And then, in the midbrain and 'tweenbrain, Swanson called the structures that initiated locomotion the locomotor pattern initiator, the midbrain locomotor region, and the locomotor pattern controller, the hypothalamic locomotor region.
And when we're in the hypothalamus, we're concerned with structures that underlie what we call the biological drives. So why is there a locomotor pattern generator in the hypothalamus? It doesn't directly control locomotion. It controls the structures in the midbrain and hindbrain and spinal cord that underlie locomotor movements.
But with every drive, think of hunger drive. Locomotion is always involved. If an animal has a high level of hunger, he will move more. Unless he's so hungry, he's getting weak. But that comes rather late, we're talking about just in the normal state. When you're hungrier, you're more likely to locomote to the refrigerator or to the store.

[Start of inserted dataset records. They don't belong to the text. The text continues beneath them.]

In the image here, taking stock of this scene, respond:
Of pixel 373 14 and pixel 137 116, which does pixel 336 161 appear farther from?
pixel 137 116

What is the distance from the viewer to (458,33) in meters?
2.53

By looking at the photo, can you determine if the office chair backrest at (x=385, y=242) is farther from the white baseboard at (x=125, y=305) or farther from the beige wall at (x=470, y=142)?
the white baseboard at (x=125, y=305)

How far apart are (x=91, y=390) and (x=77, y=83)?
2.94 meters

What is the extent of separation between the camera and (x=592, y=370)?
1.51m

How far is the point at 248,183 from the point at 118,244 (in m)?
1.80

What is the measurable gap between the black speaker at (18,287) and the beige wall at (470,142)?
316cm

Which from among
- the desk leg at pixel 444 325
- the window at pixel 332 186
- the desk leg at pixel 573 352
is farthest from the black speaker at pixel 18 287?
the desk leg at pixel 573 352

But think of animals who are motivated to forage. Or if they're food storing animals, like a hungry hamster, will only forage at certain times of day when he's safest, when the sun is very low in the sky. But other times when he's hungry, he will generate locomotion to get to the places where he's stored food. And he has an elaborate tunnel, and will go to various places in his tunnel to do that.
So locomotion is associated with all the drives. So it is connected to the other neurons in the hypothalamus that underlie the various motivational states.

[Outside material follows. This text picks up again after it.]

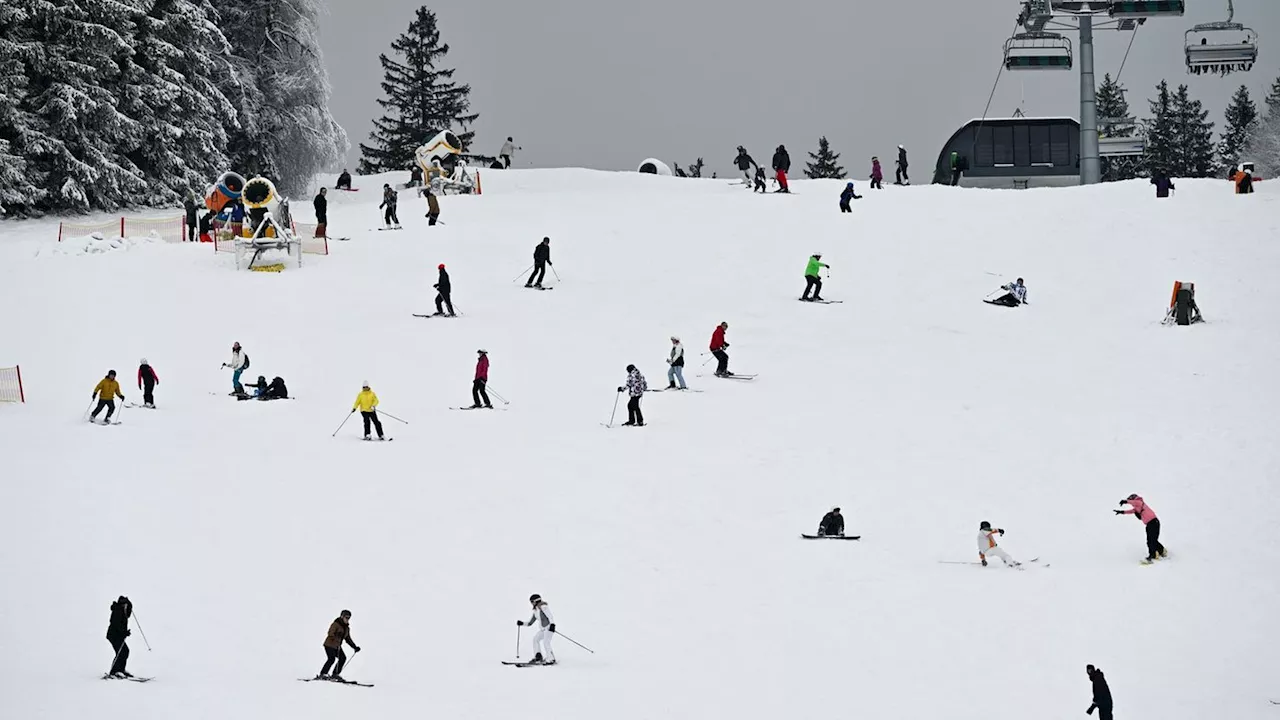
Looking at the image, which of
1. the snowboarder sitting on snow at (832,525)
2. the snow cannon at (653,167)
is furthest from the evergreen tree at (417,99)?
the snowboarder sitting on snow at (832,525)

So now the cortical layers that we call limbic endbrain structures, they are closely connected to the hypothalamus. Where are they found? And that tells you the origin of the term limbic system. We already discussed the meaning. The term came from Paul Broca, Pierre Paul Broca, who used this phrase, "the great limbic lobe," in French in 1878, for the human brain.
But I have to point out that that doesn't mean that Broca understood the functions, OK, or the connections, because the methods simply weren't good enough for him to know that. It wasn't until the 20th century that we began to realize that.
But what Broca called the great limbic lobe, you have to look at a human hemisphere from the medial side. And this particular picture of the human brain on top and rodent brains down below, I've divided it according to major functions. And I say that these are all structures closely tied to motivational states because they're closely linked to the hypothalamus.
And notice that they're always around this edge of the hemisphere. So if you start just at the corpus callosum and go just above it, you're in limbic areas of singular cortex. These are the parolfactory regions. The orbital frontal region is closely connected to these.
Broca's area would not be included. This would be Broca's area here, and this would be the area controlling the movements of speaking, just behind Broca's area but in the motor areas of the cortex.
But that doesn't mean that Broca's area is not connected to these areas. It is. The various, multi-sensory association areas of cortex are the areas most closely tied to these limbic structures.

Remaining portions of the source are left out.